Le dirigeant d'une société B2B reçoit depuis des mois des signaux inquiétants sur deux de ses sites web : pages lentes, comportements instables, et une relation tendue avec l'agence prestataire qui maintient les sites depuis des années. Le dialogue est difficile. Les alertes ne semblent pas prises au sérieux.

Il commande un audit technique externe. Le point de départ annoncé : les performances.

La mission

Intervenir en tant que regard extérieur, sans lien avec l'agence en place, pour analyser les deux sites web de bout en bout et produire un état des lieux objectif.

Durée : environ 9 jours. Périmètre : serveur, configuration, plugins, code custom, pratiques de développement.

Mon approche

Jour 1 - commencer par les logs, pas par le code

Avant de toucher à quoi que ce soit, j'ai lu les logs. Ce que j'y ai trouvé dès le premier jour : des crons qui se déclenchent à des intervalles trop rapprochés, s'empilent sans jamais terminer, et des appels à des colonnes et tables qui n'existent plus en base. Des symptômes visibles pour qui sait regarder.

Jours 2 à 7 - rester factuel

L'audit a progressé par périmètre : configuration serveur, plugins (nombreux), code métier custom. Ce type de mission pose souvent la même question implicite : le commanditaire veut-il confirmer que tout va bien, ou avoir la légitimité de dire que ça va mal ? La réponse ne m'appartient pas. Je documente ce que je trouve — à charge au client d'en faire l'usage qu'il juge utile.

Le tournant : une faille de sécurité critique

Au jour 6, j'ai découvert que des clés API confidentielles - contenant des données tarifaires de l'entreprise - étaient accessibles publiquement, en clair, sur internet. Une simple URL suffisait.

Le client n'a pas immédiatement saisi la gravité. J'ai reformulé, illustré l'impact concret, et signalé le point en urgence dans le mail récap - en bleu, en gras. Le sujet est remonté immédiatement dans les priorités.

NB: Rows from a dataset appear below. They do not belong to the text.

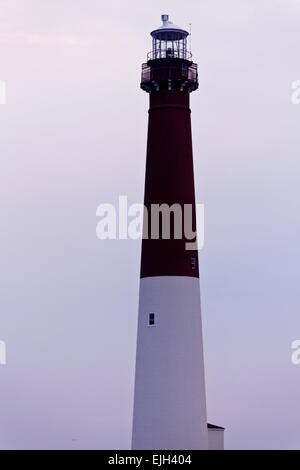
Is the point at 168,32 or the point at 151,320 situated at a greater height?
the point at 168,32

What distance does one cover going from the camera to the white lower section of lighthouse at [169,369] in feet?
156

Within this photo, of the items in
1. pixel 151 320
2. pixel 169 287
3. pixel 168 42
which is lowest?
pixel 151 320

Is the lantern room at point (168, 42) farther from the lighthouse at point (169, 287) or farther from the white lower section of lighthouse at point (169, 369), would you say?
the white lower section of lighthouse at point (169, 369)

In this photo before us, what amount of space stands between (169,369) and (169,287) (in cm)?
321

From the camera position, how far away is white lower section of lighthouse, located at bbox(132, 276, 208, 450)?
47438 mm

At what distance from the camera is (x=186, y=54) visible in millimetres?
50344

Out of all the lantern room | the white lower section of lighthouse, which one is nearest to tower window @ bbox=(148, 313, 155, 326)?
the white lower section of lighthouse

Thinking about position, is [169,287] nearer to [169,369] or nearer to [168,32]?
[169,369]

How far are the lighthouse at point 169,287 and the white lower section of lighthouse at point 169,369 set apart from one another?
0.04 m

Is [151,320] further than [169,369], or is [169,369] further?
[151,320]

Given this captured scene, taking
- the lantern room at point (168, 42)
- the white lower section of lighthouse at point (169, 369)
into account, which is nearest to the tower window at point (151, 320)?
the white lower section of lighthouse at point (169, 369)

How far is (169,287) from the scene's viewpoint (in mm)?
47906

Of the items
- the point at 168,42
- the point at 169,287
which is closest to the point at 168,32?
the point at 168,42
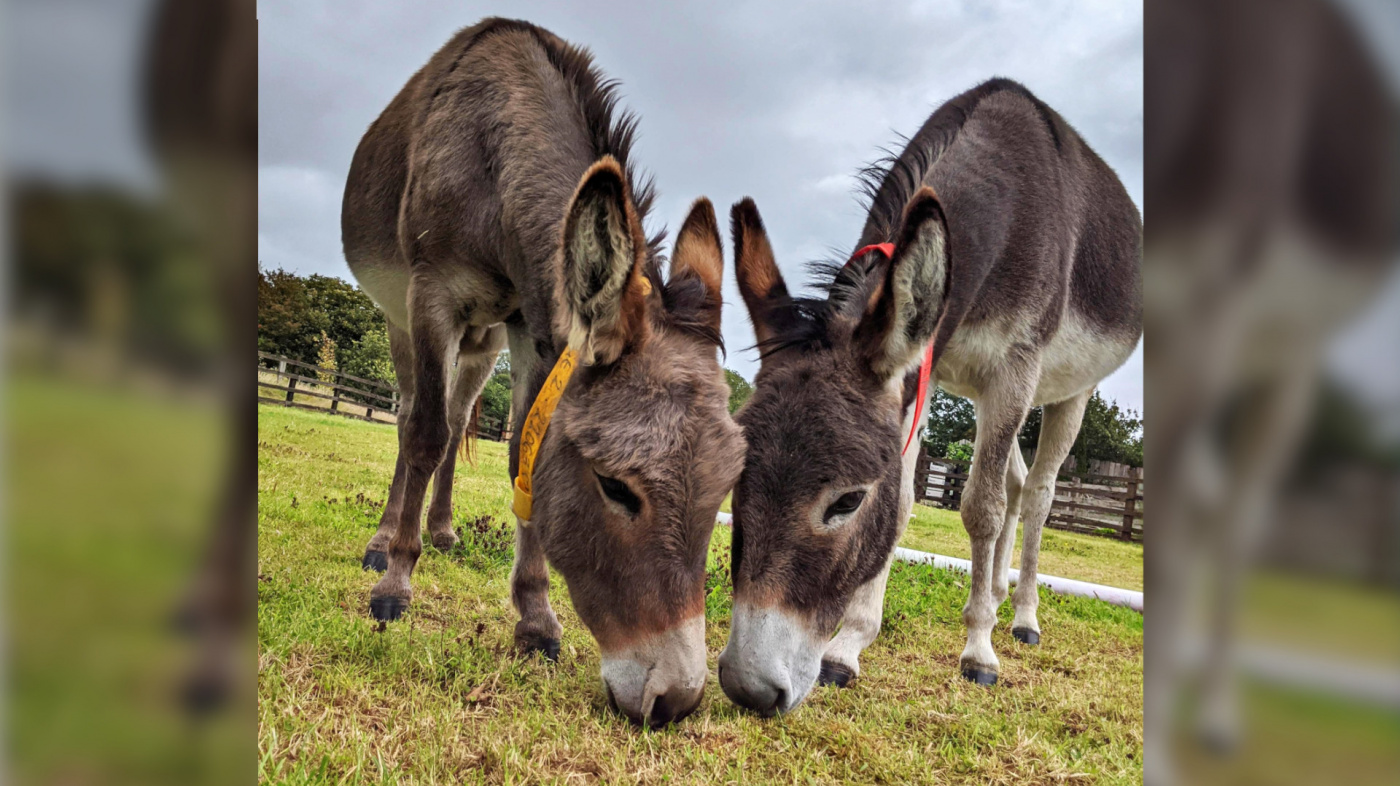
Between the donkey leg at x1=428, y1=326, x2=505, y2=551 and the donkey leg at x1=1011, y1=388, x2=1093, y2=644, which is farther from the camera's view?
the donkey leg at x1=428, y1=326, x2=505, y2=551

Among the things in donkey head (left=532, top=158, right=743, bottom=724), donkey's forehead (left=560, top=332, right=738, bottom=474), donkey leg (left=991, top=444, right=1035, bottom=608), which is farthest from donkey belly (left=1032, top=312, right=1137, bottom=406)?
donkey head (left=532, top=158, right=743, bottom=724)

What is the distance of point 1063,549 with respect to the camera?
914 cm

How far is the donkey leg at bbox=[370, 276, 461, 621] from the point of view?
365 centimetres

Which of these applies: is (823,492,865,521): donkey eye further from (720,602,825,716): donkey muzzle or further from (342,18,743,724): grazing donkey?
(342,18,743,724): grazing donkey

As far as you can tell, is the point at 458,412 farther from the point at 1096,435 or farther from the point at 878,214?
the point at 1096,435

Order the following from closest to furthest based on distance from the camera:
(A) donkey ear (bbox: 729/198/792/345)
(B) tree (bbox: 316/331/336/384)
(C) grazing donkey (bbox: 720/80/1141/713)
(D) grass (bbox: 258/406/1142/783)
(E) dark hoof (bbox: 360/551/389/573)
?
(D) grass (bbox: 258/406/1142/783) < (C) grazing donkey (bbox: 720/80/1141/713) < (A) donkey ear (bbox: 729/198/792/345) < (E) dark hoof (bbox: 360/551/389/573) < (B) tree (bbox: 316/331/336/384)

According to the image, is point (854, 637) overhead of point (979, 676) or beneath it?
overhead

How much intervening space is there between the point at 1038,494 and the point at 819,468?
369 cm

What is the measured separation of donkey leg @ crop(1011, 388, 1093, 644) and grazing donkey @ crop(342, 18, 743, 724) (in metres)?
3.62
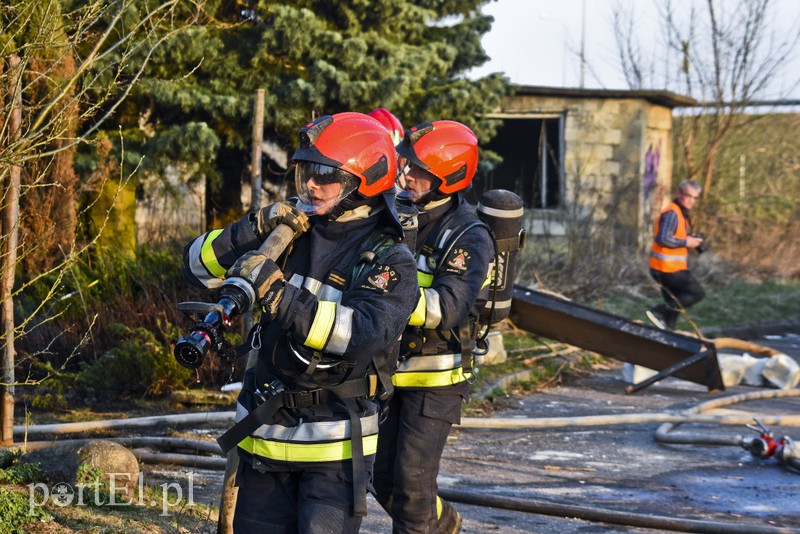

Situation délicate : l'agence prestataire étant responsable du code en production, je ne pouvais pas corriger moi-même sans risque juridique. J'ai cadré clairement la frontière entre l'audit et la correction, et orienté le client vers son prestataire pour l'action immédiate.

Les livrables

1. Documentation technique (~100 pages)

Un état des lieux exhaustif, organisé par rubriques : serveur, base de données, plugins, code, sécurité. Dense, précis, destiné aux profils techniques qui prendront les décisions d'implémentation.

2. Support PowerPoint simplifié

Une synthèse visuelle conçue pour être présentée aux équipes non techniques - direction, responsables métier. Chaque problème est présenté avec deux indicateurs : niveau de complexité et niveau de danger. Ce format, suggéré par le client en fin de mission, est depuis intégré à tous mes livrables d'audit.

"Le dossier technique doit être violent, sinon il manque quelque chose. Mais le PowerPoint est là pour faire l'interface - pour que tout le monde puisse comprendre."

  • Le client, au débrief de fin de mission

Le retour client

Le débrief de fin de mission a duré une trentaine de minutes. Quelques extraits :

"Tu étais complètement indépendante du projet. Tu arrives, tu regardes le site - et ça, c'était vraiment important dans notre contexte. Un prestataire interne n'aurait jamais remonté ses propres coquilles."

Sur la dérive de scope (performance → sécurité) :

"Au contraire, ça crédibilise l'audit. On n'avait pas fixé d'objectifs rigides - c'était de la découverte. Quand on réfléchit trop à ce qu'on cherche, on passe à côté."

Ce que cette mission illustre

L'indépendance comme condition de l'objectivité. Un prestataire qui maintient un projet ne peut pas en être le juge. Intervenir sans histoire avec le code existant, sans relation commerciale à préserver, c'est ce qui permet de dire ce qui est - même quand c'est inconfortable.

La lisibilité comme livrable à part entière. Un rapport technique qui ne peut être lu que par des spécialistes ne déclenche pas d'action. Le format double - technique pour les experts, vulgarisé pour les décideurs - permet à chaque interlocuteur de prendre ses responsabilités avec les informations adaptées à son niveau.

Audit ≠ correction. La frontière est contractuelle autant que technique. La signaler clairement protège tout le monde : le client, le prestataire en place, et moi.